Question

For a sample of perfect gas when its pressure is changed isothermally from $p_i$ to $p_f$, the entropy change is given by

• A. $\Delta S = nR \, ln \bigg( \frac{P_f}{p_i}\bigg)$
• B. $\Delta S = nR \, ln \bigg( \frac{p_i}{p_f}\bigg)$
• C. $\Delta S = nRT\, ln \bigg( \frac{p_f}{p_i}\bigg)$
• D. $\Delta S = RT \, ln \bigg( \frac{p_i}{p_f}\bigg)$

Answer 1

The Correct Option is B

 To determine the entropy change \((\Delta S)\) of a perfect gas undergoing an isothermal process where the pressure changes from \(p_i\) to \(p_f\), let's explore the basic principles involved.

For an isothermal process, the process occurs at a constant temperature.
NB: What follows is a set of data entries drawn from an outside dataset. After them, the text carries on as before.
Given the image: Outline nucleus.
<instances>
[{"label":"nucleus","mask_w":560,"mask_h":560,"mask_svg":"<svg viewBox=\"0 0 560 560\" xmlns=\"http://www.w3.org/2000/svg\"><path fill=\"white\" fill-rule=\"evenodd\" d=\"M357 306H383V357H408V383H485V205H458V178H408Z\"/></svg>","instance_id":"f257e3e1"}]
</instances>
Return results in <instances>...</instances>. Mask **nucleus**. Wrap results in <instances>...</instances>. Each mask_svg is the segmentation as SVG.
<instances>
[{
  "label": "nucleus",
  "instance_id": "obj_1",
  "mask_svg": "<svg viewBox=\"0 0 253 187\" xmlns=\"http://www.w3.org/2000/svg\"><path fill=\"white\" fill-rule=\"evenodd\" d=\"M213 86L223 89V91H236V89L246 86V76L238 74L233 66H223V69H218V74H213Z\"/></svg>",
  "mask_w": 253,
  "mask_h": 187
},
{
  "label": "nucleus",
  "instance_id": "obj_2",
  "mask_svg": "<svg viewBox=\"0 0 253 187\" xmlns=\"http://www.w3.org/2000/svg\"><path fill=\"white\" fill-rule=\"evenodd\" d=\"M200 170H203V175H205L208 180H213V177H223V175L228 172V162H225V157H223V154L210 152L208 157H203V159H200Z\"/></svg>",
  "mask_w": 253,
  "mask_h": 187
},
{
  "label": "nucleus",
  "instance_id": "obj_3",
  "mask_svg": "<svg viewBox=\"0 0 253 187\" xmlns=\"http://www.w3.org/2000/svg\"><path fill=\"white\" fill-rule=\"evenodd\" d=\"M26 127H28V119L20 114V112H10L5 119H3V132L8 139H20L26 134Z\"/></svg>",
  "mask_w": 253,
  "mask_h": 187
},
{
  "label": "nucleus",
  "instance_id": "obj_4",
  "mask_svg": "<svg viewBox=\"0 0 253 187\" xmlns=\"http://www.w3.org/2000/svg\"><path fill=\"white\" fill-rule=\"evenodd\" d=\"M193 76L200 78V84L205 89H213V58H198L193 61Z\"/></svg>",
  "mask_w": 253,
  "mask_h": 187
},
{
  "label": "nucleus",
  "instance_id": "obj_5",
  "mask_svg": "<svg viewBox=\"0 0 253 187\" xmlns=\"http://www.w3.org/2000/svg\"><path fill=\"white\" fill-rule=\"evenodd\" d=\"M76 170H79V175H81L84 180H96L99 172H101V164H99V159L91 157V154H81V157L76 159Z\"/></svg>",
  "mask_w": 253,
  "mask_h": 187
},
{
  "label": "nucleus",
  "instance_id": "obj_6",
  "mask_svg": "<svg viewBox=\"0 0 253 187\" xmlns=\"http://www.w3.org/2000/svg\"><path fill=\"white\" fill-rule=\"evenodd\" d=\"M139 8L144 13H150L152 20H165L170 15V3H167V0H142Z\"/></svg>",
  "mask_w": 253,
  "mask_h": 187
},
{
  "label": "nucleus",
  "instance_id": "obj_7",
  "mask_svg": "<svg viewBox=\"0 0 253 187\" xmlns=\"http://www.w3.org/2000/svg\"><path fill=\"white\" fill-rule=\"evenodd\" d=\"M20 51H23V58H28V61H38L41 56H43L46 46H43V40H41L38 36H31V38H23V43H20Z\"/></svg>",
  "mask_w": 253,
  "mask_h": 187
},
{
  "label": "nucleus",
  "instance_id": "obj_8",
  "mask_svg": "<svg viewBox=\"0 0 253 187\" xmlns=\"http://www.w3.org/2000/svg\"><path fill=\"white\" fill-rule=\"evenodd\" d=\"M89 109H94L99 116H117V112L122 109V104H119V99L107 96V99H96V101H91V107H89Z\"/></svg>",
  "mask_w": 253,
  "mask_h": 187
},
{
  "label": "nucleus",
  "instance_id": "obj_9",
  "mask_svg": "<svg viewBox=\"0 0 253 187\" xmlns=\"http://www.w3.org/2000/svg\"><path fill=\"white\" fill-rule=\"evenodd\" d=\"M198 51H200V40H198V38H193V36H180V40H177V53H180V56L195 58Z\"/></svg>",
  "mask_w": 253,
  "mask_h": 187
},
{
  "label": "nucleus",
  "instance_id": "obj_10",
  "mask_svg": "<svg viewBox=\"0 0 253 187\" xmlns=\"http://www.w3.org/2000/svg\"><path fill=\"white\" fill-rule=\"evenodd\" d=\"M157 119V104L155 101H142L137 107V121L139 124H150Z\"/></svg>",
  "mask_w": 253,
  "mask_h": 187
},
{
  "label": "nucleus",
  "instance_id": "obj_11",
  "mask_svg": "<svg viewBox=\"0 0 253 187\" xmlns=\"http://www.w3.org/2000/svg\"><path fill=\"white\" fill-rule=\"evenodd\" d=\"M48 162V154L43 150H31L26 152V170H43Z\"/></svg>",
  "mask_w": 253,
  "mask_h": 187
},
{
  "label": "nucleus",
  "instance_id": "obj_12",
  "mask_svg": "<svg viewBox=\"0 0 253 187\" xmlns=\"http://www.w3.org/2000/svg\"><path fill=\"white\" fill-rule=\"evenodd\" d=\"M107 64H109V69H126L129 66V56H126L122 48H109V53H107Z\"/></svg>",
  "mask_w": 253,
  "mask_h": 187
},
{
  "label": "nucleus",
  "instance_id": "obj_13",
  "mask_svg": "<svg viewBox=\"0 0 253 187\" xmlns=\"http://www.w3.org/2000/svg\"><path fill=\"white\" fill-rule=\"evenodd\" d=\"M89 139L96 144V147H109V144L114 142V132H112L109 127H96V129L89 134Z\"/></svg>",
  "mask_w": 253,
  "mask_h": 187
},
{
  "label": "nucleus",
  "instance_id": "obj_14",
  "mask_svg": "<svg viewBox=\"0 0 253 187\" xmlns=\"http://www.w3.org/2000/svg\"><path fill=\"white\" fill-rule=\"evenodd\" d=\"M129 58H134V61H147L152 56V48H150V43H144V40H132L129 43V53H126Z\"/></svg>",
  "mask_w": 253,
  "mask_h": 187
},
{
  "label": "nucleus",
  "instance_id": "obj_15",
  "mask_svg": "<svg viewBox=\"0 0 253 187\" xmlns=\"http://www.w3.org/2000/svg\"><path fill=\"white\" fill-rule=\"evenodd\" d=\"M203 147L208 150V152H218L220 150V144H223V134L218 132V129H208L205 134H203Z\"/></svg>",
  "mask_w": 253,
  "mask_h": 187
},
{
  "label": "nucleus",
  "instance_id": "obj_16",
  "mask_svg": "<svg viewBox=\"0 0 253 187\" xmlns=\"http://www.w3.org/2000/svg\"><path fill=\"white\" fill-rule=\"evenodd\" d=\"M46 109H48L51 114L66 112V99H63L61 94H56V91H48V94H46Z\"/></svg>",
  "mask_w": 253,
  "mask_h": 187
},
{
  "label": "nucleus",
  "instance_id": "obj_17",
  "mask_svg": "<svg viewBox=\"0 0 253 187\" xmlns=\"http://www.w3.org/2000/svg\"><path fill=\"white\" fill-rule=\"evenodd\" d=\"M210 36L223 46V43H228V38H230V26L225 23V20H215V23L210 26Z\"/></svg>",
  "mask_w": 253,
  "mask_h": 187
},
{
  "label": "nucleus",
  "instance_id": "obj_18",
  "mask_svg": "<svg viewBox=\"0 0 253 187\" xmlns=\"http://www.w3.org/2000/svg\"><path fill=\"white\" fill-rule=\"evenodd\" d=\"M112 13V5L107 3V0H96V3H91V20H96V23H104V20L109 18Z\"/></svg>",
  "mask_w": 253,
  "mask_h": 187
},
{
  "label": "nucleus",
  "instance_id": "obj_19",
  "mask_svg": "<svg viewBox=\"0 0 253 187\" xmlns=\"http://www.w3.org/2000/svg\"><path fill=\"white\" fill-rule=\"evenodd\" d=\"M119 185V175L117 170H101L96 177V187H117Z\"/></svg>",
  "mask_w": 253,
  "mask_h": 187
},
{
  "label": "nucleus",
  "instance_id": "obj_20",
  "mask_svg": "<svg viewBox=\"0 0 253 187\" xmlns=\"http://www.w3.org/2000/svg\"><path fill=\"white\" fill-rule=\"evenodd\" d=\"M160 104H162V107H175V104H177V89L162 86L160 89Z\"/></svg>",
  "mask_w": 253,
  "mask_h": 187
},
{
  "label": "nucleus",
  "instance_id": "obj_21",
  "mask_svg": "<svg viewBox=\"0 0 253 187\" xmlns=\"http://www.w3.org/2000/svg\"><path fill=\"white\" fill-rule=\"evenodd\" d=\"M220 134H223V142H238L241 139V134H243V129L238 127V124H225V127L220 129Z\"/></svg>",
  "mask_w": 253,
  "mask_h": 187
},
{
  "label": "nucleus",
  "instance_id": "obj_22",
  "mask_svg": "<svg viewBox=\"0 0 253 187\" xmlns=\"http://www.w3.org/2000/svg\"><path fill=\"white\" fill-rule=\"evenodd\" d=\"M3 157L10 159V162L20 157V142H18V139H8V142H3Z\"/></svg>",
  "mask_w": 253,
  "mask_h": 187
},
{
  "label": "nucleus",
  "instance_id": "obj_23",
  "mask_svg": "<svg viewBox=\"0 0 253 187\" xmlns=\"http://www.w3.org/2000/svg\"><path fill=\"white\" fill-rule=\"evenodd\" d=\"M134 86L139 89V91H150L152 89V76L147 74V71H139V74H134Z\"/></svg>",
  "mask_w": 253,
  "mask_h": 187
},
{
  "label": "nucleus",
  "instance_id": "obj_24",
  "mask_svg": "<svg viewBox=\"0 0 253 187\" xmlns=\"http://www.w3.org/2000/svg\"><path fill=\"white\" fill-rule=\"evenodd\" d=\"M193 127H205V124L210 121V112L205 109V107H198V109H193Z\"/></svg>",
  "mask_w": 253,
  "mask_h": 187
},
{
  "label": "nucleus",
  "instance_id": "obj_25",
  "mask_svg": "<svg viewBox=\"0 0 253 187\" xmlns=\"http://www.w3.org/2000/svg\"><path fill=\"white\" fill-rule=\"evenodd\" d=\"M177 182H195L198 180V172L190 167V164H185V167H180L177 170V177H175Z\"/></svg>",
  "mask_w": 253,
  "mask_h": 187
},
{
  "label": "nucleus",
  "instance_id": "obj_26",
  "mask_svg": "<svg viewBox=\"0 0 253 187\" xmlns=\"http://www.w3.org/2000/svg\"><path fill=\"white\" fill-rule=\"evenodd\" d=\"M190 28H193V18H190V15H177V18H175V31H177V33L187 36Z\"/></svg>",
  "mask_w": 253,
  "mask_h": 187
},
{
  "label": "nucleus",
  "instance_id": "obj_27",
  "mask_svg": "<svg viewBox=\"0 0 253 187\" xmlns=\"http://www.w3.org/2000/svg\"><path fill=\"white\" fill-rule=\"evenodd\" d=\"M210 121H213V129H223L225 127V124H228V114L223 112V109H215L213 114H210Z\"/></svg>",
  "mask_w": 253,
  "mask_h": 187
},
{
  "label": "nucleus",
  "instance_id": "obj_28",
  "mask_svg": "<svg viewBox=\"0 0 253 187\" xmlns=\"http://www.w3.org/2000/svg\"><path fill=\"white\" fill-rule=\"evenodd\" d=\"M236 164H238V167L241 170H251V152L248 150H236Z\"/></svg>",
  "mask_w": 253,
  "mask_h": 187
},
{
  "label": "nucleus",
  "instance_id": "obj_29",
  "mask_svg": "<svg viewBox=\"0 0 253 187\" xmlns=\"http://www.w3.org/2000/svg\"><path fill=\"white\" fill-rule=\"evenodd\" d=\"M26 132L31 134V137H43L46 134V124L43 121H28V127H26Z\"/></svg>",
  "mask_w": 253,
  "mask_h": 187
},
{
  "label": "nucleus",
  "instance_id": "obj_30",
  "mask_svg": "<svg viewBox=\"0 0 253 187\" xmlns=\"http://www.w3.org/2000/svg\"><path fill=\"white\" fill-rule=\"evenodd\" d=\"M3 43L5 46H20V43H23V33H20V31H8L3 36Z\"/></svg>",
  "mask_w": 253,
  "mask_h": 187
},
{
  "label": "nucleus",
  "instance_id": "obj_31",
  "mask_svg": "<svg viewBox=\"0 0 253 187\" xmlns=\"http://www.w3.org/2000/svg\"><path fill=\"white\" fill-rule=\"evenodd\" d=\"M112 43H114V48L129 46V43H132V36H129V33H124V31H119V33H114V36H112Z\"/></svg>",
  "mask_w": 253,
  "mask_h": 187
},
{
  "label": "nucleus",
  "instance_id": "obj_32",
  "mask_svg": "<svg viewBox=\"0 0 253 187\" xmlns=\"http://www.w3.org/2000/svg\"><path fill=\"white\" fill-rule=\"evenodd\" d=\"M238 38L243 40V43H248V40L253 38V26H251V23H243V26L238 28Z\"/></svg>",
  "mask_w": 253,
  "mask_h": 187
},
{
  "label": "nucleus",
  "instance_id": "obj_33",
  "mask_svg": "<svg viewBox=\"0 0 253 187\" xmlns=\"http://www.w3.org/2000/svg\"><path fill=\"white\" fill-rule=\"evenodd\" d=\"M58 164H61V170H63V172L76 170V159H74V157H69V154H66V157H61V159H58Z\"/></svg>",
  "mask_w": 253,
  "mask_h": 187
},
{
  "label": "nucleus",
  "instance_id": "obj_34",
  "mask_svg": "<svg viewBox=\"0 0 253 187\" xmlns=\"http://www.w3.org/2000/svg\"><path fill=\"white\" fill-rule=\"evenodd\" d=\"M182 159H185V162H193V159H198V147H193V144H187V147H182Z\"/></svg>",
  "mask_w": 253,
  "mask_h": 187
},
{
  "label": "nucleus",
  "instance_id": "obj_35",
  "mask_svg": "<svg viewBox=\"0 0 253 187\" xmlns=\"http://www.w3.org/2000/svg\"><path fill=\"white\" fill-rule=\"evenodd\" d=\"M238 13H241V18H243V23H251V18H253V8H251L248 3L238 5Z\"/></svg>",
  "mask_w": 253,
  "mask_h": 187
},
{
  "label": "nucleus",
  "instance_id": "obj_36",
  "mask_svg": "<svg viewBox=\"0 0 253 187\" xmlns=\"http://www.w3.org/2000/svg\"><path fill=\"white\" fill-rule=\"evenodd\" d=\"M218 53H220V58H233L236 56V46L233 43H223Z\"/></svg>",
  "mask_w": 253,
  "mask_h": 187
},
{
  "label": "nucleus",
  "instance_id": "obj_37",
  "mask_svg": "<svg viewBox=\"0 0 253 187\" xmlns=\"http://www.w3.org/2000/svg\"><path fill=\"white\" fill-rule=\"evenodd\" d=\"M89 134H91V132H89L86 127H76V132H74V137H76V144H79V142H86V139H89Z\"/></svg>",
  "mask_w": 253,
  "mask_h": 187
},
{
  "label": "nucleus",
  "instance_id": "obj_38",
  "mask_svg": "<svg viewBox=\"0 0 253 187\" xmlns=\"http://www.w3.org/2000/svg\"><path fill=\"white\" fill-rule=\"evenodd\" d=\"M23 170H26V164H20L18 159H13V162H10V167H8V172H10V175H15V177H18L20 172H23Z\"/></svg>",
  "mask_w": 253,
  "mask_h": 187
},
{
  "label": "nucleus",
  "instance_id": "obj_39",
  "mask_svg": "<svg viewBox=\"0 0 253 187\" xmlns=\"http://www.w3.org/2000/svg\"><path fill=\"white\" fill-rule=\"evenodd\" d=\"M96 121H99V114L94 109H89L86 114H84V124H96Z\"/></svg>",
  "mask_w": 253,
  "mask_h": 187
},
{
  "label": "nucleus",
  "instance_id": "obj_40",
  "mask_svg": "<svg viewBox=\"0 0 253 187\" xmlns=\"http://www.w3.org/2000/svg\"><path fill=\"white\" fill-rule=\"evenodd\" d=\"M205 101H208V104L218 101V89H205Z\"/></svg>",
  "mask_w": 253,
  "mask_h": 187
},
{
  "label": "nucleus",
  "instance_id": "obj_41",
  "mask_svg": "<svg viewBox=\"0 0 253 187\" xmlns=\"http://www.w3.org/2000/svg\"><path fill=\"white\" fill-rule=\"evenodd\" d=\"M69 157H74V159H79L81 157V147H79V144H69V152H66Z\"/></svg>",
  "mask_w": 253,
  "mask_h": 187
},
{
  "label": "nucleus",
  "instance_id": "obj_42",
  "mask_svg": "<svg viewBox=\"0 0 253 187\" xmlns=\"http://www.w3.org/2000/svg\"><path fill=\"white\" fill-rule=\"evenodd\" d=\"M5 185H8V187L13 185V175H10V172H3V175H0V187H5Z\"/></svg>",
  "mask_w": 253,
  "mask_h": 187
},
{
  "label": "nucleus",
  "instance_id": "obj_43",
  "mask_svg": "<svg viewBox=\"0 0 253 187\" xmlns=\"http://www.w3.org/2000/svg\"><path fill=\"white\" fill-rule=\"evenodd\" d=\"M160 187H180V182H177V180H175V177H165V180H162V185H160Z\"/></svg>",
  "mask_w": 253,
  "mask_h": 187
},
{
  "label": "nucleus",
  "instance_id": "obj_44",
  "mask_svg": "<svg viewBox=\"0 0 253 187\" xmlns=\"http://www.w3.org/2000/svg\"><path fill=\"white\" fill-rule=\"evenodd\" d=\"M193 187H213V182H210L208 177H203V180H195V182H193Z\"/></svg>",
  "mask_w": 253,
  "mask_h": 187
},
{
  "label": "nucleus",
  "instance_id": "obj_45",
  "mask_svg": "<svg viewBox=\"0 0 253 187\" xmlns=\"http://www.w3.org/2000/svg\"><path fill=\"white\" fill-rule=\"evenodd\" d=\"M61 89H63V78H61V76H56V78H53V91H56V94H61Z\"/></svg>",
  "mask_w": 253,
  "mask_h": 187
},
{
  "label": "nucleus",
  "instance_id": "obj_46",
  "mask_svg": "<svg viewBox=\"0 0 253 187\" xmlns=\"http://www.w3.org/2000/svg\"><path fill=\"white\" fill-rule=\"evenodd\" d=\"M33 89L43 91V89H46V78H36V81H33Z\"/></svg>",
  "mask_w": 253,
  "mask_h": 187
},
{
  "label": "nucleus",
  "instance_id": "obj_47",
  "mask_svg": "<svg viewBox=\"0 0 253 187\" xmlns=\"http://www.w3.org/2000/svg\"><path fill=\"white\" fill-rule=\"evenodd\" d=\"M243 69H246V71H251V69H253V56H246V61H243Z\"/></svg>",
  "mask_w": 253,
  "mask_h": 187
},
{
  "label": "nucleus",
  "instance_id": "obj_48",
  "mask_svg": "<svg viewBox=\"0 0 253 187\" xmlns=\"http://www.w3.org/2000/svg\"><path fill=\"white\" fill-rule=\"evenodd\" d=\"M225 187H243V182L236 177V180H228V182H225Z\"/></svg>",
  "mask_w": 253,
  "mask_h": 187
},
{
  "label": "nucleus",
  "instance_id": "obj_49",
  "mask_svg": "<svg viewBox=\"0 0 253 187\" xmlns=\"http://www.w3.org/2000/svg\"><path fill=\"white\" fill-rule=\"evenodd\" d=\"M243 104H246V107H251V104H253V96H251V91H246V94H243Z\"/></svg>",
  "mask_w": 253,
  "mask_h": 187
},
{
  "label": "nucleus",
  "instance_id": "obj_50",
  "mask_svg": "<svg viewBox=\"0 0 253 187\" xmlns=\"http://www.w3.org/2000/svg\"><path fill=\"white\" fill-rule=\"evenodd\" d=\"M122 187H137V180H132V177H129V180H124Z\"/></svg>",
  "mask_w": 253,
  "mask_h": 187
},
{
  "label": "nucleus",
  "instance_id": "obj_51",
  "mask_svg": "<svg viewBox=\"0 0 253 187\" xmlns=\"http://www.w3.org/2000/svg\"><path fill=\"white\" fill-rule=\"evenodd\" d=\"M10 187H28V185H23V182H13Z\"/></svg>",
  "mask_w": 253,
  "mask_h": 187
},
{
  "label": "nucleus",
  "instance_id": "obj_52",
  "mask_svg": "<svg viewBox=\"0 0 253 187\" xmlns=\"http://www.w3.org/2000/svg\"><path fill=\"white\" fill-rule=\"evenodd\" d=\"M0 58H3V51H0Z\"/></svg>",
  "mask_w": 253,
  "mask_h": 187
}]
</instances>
The entropy change for an ideal gas under an isothermal condition is given as:

• \(\Delta S = nR \, \ln \bigg( \frac{V_f}{V_i}\bigg)\)

Where:

• \(n\) is the number of moles,
• \(R\) is the universal gas constant,
• \(V_i and\)

Using the ideal gas law, \(PV = nRT\), we can substitute \(V\) in terms of \(P\):

• \(V_i = \frac{nRT}{p_i}\) and \(V_f = \frac{nRT}{p_f}\)

Substituting back into the entropy change equation, we get:

• \(\Delta S = nR \, \ln \bigg( \frac{\frac{nRT}{p_f}}{\frac{nRT}{p_i}} \bigg)\)

This simplifies to:

• \(\Delta S = nR \, \ln \bigg( \frac{p_i}{p_f} \bigg)\)

Hence, the correct answer is:

\(\Delta S = nR \, \ln \bigg( \frac{p_i}{p_f} \bigg)\)

This option represents the correct formula for the change in entropy for an isothermal process in an ideal gas when pressure changes from \(p_i\) to \(p_f\).